Whether the light or gleaming defines us, wakes us to another sense of ourselves, or just releases a moment of one with God and one another; we pay attention and gain strength to trust the unfolding of our life. What Frederick Buechner calls “the occasional, obscure glimmering through of grace” is a gift that simply comes.  Perhaps it is that shining, the quality of light that sets that thing, no matter how elusive or quotidian, apart. And that, is the part we carry with us and perhaps becomes us, that takes time and stillness to discover again.

Most days I read something written by Frederick Buechner: I have for more than 25 years. So, you would think I would remember. I came across a paragraph the other day that, for some reason, stood out to me this time as something that really matters now.  Buechner revealed a truth about God’s justice that perhaps runs counter to the emphasis we, or organized religion, usually place on “sin” in our lives. 

I’ve thought of many reasons why this particular bit of writing made such an impact on me.  I recently read the Honourable Murray Sinclair’s unconventional memoir, Who We Are: Four Questions for a Life and a Nation. Senator Sinclair was an Indigenous judge in Canada for 28 years and served as Chief Commissioner of the Truth and Reconciliation Commission. From these voices, I hear that justice can foreground restoration, community and healing that give back life.

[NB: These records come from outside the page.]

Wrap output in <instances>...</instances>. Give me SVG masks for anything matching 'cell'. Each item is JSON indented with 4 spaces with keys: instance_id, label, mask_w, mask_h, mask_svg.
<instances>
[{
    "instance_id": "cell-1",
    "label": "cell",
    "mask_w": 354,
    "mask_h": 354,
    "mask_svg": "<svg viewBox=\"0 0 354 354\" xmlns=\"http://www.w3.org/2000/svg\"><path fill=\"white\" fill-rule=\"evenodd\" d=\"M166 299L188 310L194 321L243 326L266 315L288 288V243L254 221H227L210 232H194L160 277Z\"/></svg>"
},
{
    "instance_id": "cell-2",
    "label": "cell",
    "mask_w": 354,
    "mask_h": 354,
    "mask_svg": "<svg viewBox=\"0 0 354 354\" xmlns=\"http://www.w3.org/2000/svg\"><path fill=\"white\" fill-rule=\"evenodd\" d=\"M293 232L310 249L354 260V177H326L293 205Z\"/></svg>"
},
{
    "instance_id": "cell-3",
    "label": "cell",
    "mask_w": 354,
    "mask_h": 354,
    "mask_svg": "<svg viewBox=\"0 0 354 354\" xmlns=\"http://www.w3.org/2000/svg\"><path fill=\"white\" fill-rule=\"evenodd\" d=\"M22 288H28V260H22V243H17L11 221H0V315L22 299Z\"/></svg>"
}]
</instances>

In contrast, the justice system most of us are familiar with takes away life, marks one as broken and separates from community. 

The first question Murray Sinclair answers for himself and asks us to answer is “Where do I come from?”  Along with the stories of our parents and grandparents, ancestors, and our real and mythological villains and heroes, he says that we also need to know about the story of the community of people to which we are attached but he doesn’t stop there. We need to know “our collective story—all the way back to our place in the creation of the world.”

For me that would be a version of the Christian creation story from Genesis. In the beginning God created the earth, all the creatures of the earth and then humans in God’s own image. God placed Adam and Eve in the garden with only one rule: don’t eat of the tree of knowledge of good and evil.  Depending on the telling, Eve or Adam and Eve break that rule and are cast out of the garden to fend for themselves it might seem. Here’s where I honestly have to consider the “spin” that each of us has inherited from tellings we remember from Sunday School to popular literature that elevates blame and consequences that shape our understanding of wrong-doing and correction.

Even after all these years of reading Buechner, I was taken by his retelling of God’s response to Adam and Eve’s transgression originally written in Whistling in the Dark: A Doubter’s Dictionary. In the entry “Psychotherapy,” Buechner relates the story of God finding Adam and Eve hiding when they realize their is no undoing what they have done. God’s actions give new meaning to ways of justice that restore, heal and offer life giving care.  

Buechner writes,

“But then comes the end of the story where God with his own hands makes them garments of skins and clothes them. It is the most moving part of the story.  They can’t go back but they can go forward clothed in a new way—clothed, that is, not in the sense of having their old defences again behind which to hide who they are and what they have done but the in the sense of having a new understanding of who they are and a new strength to draw on for what lies before them to do now.”

My sense of justice extends to how I see myself in relationship to what I do and do not do and how I treat others and the whole of creation.  I want to be told and to tell this part of our collective story that offers restoration, healing, and belonging even for us when we fall because we all will.

I found this blessing to reclaim God’s own hands to clothe us for whatever lies before us now. 

May the shadow of Christ fall on thee. 

May the garment of Christ cover thee.

May the breath of Christ breathe in thee.